Antes, El Juli había firmado una obra sublime de poesía torera al buen primero. Porque esa figura que no pasa de moda no está dispuesto a subir el pie del acelerador ninguna tarde y se encuentra quizá en mejor momento que nunca. Por eso pudo torear a su primero con una suavidad pasmosa, lo llevó en largo, lo acarició y dejó una estocada para cortar una oreja más que merecida en la que siempre ha sido su plaza. Porque la madurez que atesora este torero le hace superarse tarde tras tarde, engrandecerse cada día más y torear cada vez más para él mismo.
Y quedaba Juan Ortega. El sevillano que ha revolucionado la tauromaquia con su forma de templar, con sus aires de Triana. Y eso no podía perdérselo Madrid. La faena al sexto fue quizá de lo más caro de la tarde; los veinte muletazos que le dio al rajado animal fueron una borrachera inmensa cuando apenas Madrid acababa de asimilar el faenón de Emilio de Justo.

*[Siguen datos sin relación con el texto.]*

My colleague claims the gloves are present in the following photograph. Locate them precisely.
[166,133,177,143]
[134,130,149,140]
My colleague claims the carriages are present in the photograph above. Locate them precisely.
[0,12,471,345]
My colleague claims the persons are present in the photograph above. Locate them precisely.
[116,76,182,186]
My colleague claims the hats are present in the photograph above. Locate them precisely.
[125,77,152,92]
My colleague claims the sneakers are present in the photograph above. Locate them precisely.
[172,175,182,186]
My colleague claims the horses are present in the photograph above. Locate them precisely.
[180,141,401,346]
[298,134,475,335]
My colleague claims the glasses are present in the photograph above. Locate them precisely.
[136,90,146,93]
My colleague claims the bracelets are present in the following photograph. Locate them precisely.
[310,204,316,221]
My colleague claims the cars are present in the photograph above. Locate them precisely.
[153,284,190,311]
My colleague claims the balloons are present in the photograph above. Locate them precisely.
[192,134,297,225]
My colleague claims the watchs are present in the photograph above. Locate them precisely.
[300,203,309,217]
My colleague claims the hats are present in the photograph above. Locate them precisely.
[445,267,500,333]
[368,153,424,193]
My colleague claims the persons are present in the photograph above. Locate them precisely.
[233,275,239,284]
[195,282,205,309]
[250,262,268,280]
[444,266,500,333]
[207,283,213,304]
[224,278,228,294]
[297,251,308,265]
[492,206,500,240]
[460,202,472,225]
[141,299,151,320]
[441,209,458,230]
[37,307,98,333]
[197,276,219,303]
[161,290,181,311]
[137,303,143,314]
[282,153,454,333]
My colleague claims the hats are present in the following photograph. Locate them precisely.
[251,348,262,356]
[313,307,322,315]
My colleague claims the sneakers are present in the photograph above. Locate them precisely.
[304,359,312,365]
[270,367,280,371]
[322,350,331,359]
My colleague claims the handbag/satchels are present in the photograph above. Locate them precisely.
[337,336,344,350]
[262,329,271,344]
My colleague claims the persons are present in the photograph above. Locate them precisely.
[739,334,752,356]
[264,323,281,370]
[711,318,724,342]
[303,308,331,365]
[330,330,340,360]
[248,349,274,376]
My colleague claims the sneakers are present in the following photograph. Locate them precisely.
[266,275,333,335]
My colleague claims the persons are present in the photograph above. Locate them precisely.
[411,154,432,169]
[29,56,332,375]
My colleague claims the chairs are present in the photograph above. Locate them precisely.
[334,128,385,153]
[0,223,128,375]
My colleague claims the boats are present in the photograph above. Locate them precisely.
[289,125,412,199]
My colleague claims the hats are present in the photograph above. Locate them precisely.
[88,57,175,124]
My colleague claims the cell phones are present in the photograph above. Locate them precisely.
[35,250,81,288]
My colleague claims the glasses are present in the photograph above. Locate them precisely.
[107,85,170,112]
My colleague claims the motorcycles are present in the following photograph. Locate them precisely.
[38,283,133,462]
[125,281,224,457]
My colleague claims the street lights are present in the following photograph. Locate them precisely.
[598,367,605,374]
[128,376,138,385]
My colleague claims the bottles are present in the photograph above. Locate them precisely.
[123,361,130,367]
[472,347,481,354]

Fue tan sublime como justo en el tiempo, fueron unas píldoras de toreo de caricias, de muletazos sedosos que llegaron después del seísmo de Emilio. Se atascó con el descabello, pero ya daba igual.
Nos habíamos emborrachado de felicidad en una tarde de toreo inconmensurable en la que quien no salió de la plaza toreando, lo hizo en una nube de emociones que será imposible de borrar en mucho tiempo.
FICHA DEL FESTEJO
Plaza de toros de Las Ventas. Quinta de la Feria de Otoño. Corrida de toros. No hay billetes.
Toros de Garcigrande y Domingo Hernández. Tuvo calidad, nobleza y humillación el buen primero; le faltó recorrido y finales, además de casta al segundo; embistió rebrincado, en línea recta y cabeceando el desrazado tercero; incierto, no empujó ni se entregó el cuarto; persiguió las telas con humillación y codicia, con emoción el bravo Farolero quinto, ovacionado en el arrastre; no quiso pelea, se rajó y buscaba la querencia el sexto.
El Juli, oreja y silencio.
Emilio de Justo, silencio tras aviso y dos orejas.
Juan Ortega, silencio y ovación con saludos.